[Records from a collection]
○ ○ ○ ○ ○ ○ ○

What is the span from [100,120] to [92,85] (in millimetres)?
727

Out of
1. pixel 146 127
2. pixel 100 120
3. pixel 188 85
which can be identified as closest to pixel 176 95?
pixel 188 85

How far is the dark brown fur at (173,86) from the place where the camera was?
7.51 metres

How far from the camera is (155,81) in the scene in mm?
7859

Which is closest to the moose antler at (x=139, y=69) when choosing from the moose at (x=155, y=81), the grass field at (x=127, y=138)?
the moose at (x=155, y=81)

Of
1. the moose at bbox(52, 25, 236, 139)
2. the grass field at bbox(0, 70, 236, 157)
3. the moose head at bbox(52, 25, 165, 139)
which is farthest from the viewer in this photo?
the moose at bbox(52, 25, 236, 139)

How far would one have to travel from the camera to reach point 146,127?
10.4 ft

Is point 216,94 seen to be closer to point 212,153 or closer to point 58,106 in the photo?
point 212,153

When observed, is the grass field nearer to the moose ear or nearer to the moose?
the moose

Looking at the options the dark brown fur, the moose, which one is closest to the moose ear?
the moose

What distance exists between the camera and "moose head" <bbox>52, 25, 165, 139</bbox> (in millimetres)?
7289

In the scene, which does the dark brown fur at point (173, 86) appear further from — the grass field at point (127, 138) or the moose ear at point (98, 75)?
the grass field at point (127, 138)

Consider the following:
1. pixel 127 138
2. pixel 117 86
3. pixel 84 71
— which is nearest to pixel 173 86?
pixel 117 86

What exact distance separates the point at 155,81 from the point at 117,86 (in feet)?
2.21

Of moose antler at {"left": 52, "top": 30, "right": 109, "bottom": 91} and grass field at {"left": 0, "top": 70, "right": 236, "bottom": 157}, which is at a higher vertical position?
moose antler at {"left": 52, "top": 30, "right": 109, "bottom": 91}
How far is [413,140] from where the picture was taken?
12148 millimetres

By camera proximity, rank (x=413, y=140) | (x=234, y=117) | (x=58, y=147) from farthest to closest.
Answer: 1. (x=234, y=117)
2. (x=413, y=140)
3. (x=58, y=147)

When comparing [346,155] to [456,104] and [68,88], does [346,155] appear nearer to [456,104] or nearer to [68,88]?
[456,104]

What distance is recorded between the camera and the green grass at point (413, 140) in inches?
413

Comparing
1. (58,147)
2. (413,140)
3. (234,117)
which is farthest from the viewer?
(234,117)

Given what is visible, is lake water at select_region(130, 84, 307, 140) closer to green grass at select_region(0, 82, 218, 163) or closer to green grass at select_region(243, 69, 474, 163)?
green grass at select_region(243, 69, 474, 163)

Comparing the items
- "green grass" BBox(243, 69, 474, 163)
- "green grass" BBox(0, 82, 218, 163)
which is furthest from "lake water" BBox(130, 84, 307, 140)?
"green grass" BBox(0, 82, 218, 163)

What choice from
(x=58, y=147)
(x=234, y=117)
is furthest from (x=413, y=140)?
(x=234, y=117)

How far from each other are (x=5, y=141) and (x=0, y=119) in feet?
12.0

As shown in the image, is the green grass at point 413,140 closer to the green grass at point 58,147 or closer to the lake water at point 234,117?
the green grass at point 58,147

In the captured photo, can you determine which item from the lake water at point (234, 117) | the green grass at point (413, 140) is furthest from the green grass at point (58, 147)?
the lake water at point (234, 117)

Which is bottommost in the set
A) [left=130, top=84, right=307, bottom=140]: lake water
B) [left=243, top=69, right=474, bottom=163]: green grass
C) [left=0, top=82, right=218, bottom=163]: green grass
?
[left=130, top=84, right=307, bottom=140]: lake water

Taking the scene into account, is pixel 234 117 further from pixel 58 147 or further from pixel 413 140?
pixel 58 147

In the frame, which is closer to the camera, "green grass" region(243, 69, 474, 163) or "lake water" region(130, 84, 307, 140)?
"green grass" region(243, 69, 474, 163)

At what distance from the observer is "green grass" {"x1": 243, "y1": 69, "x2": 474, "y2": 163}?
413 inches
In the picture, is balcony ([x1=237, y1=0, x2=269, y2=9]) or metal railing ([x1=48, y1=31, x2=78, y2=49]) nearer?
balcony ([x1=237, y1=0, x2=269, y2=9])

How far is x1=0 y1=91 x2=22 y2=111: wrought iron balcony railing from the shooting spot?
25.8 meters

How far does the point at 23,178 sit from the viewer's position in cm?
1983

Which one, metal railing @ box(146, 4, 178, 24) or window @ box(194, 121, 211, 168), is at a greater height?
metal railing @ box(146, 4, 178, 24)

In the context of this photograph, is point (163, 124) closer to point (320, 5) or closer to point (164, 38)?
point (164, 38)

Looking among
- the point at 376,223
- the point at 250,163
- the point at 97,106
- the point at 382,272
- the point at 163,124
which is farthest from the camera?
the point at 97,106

○ ○ ○ ○ ○ ○ ○

**Written problem**
Copy out each record from above, exactly.

**Solution**
What is the span from [100,120] to [92,85] (in millimetres)?
727

Out of
1. pixel 146 127
2. pixel 100 120
3. pixel 188 85
which can be identified as closest to pixel 176 95?
pixel 188 85

How far is the dark brown fur at (173,86) from the place where the camera was?
7.51 metres

How far from the camera is (155,81) in the scene in mm?
7859

Which is closest to the moose antler at (x=139, y=69) when choosing from the moose at (x=155, y=81), the grass field at (x=127, y=138)?
the moose at (x=155, y=81)

Of
1. the moose at bbox(52, 25, 236, 139)
2. the grass field at bbox(0, 70, 236, 157)
3. the moose head at bbox(52, 25, 165, 139)
which is farthest from the viewer in this photo?
the moose at bbox(52, 25, 236, 139)

How far would one have to travel from the camera to reach point 146,127?
10.4 ft

Is point 216,94 seen to be closer to point 212,153 or closer to point 58,106 in the photo?
point 212,153

When observed, is the grass field nearer to the moose ear or nearer to the moose?
the moose

Looking at the options the dark brown fur, the moose, which one is closest to the moose ear?
the moose

What distance exists between the camera and "moose head" <bbox>52, 25, 165, 139</bbox> (in millimetres)?
7289

In the scene, which does the dark brown fur at point (173, 86) appear further from — the grass field at point (127, 138) or the moose ear at point (98, 75)?
the grass field at point (127, 138)

Consider the following:
1. pixel 127 138
2. pixel 117 86
3. pixel 84 71
— which is nearest to pixel 173 86?
pixel 117 86

What exact distance separates the point at 155,81 from the point at 117,86 (in feet)?
2.21

Of moose antler at {"left": 52, "top": 30, "right": 109, "bottom": 91} and grass field at {"left": 0, "top": 70, "right": 236, "bottom": 157}, which is at a higher vertical position?
moose antler at {"left": 52, "top": 30, "right": 109, "bottom": 91}
How far is [413,140] from where the picture was taken?
12148 millimetres

By camera proximity, rank (x=413, y=140) | (x=234, y=117) | (x=58, y=147) from farthest to closest.
Answer: 1. (x=234, y=117)
2. (x=413, y=140)
3. (x=58, y=147)

When comparing [346,155] to [456,104] and [68,88], does [346,155] appear nearer to [456,104] or nearer to [68,88]?
[456,104]

What distance is recorded between the camera and the green grass at point (413, 140) in inches?
413

Comparing
1. (58,147)
2. (413,140)
3. (234,117)
which is farthest from the viewer?
(234,117)

Given what is visible, is lake water at select_region(130, 84, 307, 140) closer to green grass at select_region(0, 82, 218, 163) or closer to green grass at select_region(243, 69, 474, 163)?
green grass at select_region(243, 69, 474, 163)

Comparing the items
- "green grass" BBox(243, 69, 474, 163)
- "green grass" BBox(0, 82, 218, 163)
which is furthest from "lake water" BBox(130, 84, 307, 140)?
"green grass" BBox(0, 82, 218, 163)

What choice from
(x=58, y=147)
(x=234, y=117)
is furthest from (x=413, y=140)?
(x=234, y=117)

How far from each other are (x=5, y=141) and (x=0, y=119) in feet?
12.0

As shown in the image, is the green grass at point 413,140 closer to the green grass at point 58,147 or closer to the lake water at point 234,117?
the green grass at point 58,147

In the captured photo, can you determine which item from the lake water at point (234, 117) | the green grass at point (413, 140) is furthest from the green grass at point (58, 147)?
the lake water at point (234, 117)

Which is bottommost in the set
A) [left=130, top=84, right=307, bottom=140]: lake water
B) [left=243, top=69, right=474, bottom=163]: green grass
C) [left=0, top=82, right=218, bottom=163]: green grass
?
[left=130, top=84, right=307, bottom=140]: lake water

Taking the scene into account, is pixel 234 117 further from pixel 58 147 or further from pixel 413 140?
pixel 58 147

In the frame, which is closer to the camera, "green grass" region(243, 69, 474, 163) or "lake water" region(130, 84, 307, 140)?
"green grass" region(243, 69, 474, 163)

At what distance from the observer is "green grass" {"x1": 243, "y1": 69, "x2": 474, "y2": 163}?
413 inches
In the picture, is balcony ([x1=237, y1=0, x2=269, y2=9]) or metal railing ([x1=48, y1=31, x2=78, y2=49]) nearer?
balcony ([x1=237, y1=0, x2=269, y2=9])

How far is x1=0 y1=91 x2=22 y2=111: wrought iron balcony railing from the shooting spot?
25.8 meters

How far does the point at 23,178 sit from the viewer's position in cm?
1983

Which one, metal railing @ box(146, 4, 178, 24) or window @ box(194, 121, 211, 168), is at a greater height?
metal railing @ box(146, 4, 178, 24)

In the context of this photograph, is point (163, 124) closer to point (320, 5) or closer to point (164, 38)?
point (164, 38)

Looking among
- the point at 376,223
- the point at 250,163
- the point at 97,106
- the point at 382,272
- the point at 163,124
which is farthest from the camera?
the point at 97,106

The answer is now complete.